Free radical NO is produced by iNOS and its overproduction has been implicated in the pathology of a variety of inflammatory disorders, including septic shock (17). A change in the NO level through the inhibition of iNOS enzyme activity or iNOS induction provides a method of assessing the effects of these agents on the inflammation process. In this study, stimulation of macrophages with LPS led to a significant increase in the levels of NO/iNOS as well as PEG2/COX-2 in macrophages, while IFE attenuated such increases (Fig. 1 and 2).
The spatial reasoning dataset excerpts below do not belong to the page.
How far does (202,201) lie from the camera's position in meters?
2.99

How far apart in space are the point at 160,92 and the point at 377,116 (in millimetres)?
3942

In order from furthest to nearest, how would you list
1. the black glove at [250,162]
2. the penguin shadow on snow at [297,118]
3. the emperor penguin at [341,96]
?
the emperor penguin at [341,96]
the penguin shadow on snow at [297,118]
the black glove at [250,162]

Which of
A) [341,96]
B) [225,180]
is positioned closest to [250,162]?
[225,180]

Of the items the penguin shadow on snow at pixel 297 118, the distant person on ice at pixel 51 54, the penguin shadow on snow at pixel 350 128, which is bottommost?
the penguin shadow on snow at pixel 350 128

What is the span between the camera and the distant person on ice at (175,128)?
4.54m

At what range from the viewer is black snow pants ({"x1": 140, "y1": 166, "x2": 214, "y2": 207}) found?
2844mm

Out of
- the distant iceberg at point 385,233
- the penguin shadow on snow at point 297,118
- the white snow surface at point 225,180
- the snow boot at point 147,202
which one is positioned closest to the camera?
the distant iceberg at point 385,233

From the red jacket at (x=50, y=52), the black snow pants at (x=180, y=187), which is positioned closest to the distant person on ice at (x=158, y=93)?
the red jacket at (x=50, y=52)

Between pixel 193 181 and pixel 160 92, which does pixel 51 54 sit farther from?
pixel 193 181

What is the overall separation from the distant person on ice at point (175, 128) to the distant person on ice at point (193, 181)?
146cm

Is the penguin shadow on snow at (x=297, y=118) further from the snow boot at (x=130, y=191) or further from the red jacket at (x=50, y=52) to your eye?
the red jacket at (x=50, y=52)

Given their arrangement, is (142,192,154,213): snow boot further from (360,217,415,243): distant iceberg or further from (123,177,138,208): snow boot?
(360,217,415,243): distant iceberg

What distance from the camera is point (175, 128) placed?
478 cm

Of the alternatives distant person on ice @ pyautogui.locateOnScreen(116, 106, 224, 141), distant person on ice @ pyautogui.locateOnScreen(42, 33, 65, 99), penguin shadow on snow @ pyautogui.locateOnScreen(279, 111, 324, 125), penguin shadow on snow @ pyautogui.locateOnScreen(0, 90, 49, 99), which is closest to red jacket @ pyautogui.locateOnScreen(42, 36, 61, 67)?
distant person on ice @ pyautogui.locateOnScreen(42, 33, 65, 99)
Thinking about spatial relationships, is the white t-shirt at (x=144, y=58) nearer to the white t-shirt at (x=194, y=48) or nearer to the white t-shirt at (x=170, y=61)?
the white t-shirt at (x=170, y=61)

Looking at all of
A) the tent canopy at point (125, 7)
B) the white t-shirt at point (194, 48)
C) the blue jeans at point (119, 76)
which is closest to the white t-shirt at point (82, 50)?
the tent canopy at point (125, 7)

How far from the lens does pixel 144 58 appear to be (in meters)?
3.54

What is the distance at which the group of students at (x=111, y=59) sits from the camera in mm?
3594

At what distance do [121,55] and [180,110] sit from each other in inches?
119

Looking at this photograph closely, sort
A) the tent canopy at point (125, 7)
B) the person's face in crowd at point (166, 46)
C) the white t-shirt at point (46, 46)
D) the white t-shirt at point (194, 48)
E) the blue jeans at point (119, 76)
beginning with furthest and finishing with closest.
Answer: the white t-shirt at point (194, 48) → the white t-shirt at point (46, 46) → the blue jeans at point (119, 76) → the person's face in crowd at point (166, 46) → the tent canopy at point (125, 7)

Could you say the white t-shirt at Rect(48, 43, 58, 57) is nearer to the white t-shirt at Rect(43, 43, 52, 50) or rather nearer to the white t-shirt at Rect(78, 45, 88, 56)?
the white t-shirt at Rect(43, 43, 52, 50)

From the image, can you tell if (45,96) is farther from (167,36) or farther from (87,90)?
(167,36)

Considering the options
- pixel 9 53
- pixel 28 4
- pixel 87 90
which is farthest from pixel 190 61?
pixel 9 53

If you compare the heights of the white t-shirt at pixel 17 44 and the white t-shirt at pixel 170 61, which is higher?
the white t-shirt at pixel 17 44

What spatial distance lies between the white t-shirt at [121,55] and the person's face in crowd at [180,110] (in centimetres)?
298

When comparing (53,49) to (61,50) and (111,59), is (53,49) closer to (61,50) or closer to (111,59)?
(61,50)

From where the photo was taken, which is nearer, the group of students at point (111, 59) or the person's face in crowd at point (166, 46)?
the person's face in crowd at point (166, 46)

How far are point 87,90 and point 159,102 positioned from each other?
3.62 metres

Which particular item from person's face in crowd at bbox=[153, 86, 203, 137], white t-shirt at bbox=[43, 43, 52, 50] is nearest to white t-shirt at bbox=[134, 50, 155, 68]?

Macrophages release TNF-α, IL-1, IL-6 and other inflammatory mediators in response to pathologic stimuli. TNF-α elicits a number of physiological effects, such as septic shock and inflammation (18). IL-6 is an endogenous mediator of LPS-induced fever. The results of this study showed that IFE significantly inhibits the release of TNF-α and IL-6 (Fig. 3).

NF-κB is an important factor regulating the expression of inflammation-associated mediators, such as iNOS, COX-2 and TNF-α, which contain NF-κB binding motifs within their promoters (19). Many anti-inflammatory agents exhibit their potency by suppressing NF-κB signaling (20-22). In this study, we demonstrated that the molecular mechanism by which IFE inhibits the expression of these inflammatory mediators appeared to involve inhibition of NF-κB activation via blocking LPS-stimulated IκBκ degradation and translocation of the NF-κB p65 protein (Fig. 4). Therefore, NF-κB-targeted therapeutics might be effective at treating inflammatory diseases since a variety of pharmacologic agents have been reported to inhibit one or more activation steps in the signaling pathway (23).

MAP kinases are a group of signaling molecules that also appear to play a critical role in inflammatory processes (24). Several studies have shown that activation of MAP kinases is important in the regulation of NO production via control of the activation of NF-κB (25,26). In agreement with these previous observations, the LPS-stimulated RAW cells caused phosphorylation of the ERK, JNK and p38 kinases. Treatment with IFE was found to significantly inhibit ERK and p38 phosphorylation in LPS-stimulated RAW 264.7 cells (Fig. 5), suggesting that MAP kinases are involved in the inhibition of LPS-stimulated NF-κB binding by IFE in RAW 264.7 cells.

In conclusion, the results of the present study provide the first evidence that IFE inhibits LPS-induced NO, PGE2 and cytokine (TNF-α and IL-6) production. These inhibitory effects of IFE were found to be associated with NF-κB and MAP kinase signaling, suggesting a possible approach to the treatment of inflammatory diseases.